--- begin ---
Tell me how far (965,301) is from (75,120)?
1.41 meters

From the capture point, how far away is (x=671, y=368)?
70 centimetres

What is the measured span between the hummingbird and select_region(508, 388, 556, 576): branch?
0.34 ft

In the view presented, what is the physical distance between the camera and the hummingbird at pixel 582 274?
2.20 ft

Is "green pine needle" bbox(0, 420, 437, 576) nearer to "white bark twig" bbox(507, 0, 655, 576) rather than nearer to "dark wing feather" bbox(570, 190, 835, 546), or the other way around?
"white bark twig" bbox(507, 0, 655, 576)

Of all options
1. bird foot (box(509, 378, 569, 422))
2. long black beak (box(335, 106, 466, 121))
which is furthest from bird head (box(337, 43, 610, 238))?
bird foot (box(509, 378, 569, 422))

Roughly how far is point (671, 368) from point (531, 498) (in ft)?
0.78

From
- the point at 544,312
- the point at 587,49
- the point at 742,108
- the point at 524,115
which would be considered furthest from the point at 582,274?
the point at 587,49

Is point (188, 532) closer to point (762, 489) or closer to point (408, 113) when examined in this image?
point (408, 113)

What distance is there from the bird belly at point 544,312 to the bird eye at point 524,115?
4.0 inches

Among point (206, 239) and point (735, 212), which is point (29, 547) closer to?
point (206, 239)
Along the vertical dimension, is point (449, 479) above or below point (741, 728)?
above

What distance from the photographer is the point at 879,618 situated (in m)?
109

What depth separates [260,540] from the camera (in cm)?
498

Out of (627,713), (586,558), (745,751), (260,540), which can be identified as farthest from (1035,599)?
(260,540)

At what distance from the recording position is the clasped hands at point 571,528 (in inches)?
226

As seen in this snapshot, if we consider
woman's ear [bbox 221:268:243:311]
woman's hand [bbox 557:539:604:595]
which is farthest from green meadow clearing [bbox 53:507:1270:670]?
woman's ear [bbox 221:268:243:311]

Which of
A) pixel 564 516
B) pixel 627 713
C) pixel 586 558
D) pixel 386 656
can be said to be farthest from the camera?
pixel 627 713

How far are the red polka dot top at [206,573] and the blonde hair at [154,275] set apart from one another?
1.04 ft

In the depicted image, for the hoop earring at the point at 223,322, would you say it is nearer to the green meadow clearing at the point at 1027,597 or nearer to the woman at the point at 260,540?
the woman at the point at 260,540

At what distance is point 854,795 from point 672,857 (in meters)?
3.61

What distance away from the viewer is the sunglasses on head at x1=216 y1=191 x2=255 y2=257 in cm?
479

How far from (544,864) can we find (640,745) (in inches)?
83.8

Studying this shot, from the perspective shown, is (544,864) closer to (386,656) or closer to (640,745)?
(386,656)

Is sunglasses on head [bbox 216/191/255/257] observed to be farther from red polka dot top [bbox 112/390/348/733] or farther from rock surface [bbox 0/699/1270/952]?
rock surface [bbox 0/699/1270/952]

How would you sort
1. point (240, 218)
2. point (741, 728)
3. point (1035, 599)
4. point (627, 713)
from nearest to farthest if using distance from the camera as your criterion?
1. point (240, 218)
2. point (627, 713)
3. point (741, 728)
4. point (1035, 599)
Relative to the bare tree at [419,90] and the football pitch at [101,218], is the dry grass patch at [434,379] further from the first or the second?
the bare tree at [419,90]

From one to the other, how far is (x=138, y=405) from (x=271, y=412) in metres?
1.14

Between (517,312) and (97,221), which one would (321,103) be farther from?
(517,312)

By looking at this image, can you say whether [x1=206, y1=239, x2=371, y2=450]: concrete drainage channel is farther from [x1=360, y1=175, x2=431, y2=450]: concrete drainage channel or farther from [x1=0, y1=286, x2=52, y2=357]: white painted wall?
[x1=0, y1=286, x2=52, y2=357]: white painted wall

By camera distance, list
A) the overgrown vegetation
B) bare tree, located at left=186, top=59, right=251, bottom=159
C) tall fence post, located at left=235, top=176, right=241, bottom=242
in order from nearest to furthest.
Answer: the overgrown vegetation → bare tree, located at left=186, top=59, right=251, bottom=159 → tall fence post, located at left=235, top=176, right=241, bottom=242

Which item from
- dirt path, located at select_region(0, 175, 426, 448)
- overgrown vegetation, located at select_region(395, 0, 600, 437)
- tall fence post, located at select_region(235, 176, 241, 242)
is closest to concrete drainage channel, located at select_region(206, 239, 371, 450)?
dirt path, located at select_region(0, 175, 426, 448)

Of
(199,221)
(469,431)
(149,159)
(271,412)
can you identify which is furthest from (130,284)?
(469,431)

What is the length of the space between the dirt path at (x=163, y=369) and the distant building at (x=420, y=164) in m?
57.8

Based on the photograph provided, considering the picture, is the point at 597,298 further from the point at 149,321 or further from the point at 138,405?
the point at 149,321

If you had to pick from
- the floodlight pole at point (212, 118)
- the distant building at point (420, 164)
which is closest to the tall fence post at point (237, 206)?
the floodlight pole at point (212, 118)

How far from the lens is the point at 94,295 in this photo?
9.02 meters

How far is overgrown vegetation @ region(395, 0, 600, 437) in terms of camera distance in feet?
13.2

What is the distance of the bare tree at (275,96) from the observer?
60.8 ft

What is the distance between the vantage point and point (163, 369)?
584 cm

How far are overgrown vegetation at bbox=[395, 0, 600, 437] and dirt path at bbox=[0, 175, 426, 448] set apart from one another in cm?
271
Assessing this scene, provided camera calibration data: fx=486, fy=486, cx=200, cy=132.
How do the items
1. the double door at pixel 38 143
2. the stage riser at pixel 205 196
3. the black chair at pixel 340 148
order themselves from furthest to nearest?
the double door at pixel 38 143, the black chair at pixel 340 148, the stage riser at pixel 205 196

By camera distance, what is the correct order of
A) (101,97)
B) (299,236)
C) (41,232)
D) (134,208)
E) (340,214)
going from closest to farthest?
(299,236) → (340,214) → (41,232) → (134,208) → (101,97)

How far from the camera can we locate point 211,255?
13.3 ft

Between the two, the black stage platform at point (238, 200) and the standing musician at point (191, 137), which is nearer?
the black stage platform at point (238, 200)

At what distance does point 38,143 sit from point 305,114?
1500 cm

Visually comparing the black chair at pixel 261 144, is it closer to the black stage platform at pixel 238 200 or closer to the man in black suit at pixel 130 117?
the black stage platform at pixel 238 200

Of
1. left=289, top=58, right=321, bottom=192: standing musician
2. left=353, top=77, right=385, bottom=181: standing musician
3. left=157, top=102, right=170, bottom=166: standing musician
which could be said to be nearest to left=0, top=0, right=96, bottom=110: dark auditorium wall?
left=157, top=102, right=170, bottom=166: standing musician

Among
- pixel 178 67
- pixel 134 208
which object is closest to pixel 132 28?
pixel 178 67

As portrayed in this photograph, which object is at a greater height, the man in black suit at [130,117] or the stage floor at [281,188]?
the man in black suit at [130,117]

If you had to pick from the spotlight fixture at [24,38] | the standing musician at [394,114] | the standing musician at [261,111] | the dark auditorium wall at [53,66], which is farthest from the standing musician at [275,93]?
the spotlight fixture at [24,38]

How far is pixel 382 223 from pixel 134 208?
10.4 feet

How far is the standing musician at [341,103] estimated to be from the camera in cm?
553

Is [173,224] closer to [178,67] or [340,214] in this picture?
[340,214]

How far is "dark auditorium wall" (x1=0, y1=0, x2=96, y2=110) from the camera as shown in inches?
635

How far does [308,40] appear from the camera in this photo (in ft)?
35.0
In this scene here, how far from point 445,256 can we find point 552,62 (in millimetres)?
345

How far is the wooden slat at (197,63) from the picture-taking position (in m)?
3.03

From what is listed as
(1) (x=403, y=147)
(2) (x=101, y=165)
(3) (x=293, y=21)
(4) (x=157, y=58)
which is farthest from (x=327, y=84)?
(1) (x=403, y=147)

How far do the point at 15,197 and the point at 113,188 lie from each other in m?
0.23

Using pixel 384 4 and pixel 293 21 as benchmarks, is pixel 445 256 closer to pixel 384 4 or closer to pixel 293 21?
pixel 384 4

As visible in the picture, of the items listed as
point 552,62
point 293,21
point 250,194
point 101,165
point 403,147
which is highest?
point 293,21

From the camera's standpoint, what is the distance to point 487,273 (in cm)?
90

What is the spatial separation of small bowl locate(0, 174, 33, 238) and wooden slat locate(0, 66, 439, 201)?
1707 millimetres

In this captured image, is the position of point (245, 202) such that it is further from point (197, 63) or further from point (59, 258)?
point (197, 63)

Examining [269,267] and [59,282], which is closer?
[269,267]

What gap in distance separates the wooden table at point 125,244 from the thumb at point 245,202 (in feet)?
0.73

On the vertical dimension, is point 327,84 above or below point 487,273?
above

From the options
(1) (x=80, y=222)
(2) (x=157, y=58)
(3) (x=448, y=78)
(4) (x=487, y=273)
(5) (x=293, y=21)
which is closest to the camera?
--- end ---
— Problem details —
Exactly as written, give again every line from the one containing "How far does" through the last line of the material above, and no other lines.

— Answer to this exercise —
How far does [308,40] appear from the camera in this photo (in ft)?
35.0
In this scene here, how far from point 445,256 can we find point 552,62 (in millimetres)?
345

How far is the wooden slat at (197,63) from the picture-taking position (in m)?
3.03

From what is listed as
(1) (x=403, y=147)
(2) (x=101, y=165)
(3) (x=293, y=21)
(4) (x=157, y=58)
which is farthest from (x=327, y=84)?
(1) (x=403, y=147)

How far do the point at 15,197 and the point at 113,188 lie from each other in m?
0.23

Using pixel 384 4 and pixel 293 21 as benchmarks, is pixel 445 256 closer to pixel 384 4 or closer to pixel 293 21?
pixel 384 4

As visible in the picture, of the items listed as
point 552,62
point 293,21
point 250,194
point 101,165
point 403,147
which is highest?
point 293,21

From the camera's standpoint, what is the distance to point 487,273 (in cm)?
90

What is the spatial separation of small bowl locate(0, 174, 33, 238) and wooden slat locate(0, 66, 439, 201)?
1707 millimetres

In this captured image, is the position of point (245, 202) such that it is further from point (197, 63) or further from point (59, 258)?
point (197, 63)

Examining [269,267] and [59,282], which is closer?
[269,267]

What gap in distance separates the wooden table at point 125,244 from the thumb at point 245,202 (in feet)?
0.73

On the vertical dimension, is point 327,84 above or below point 487,273?
above

From the options
(1) (x=80, y=222)
(2) (x=157, y=58)
(3) (x=448, y=78)
(4) (x=487, y=273)
(5) (x=293, y=21)
which is closest to the camera?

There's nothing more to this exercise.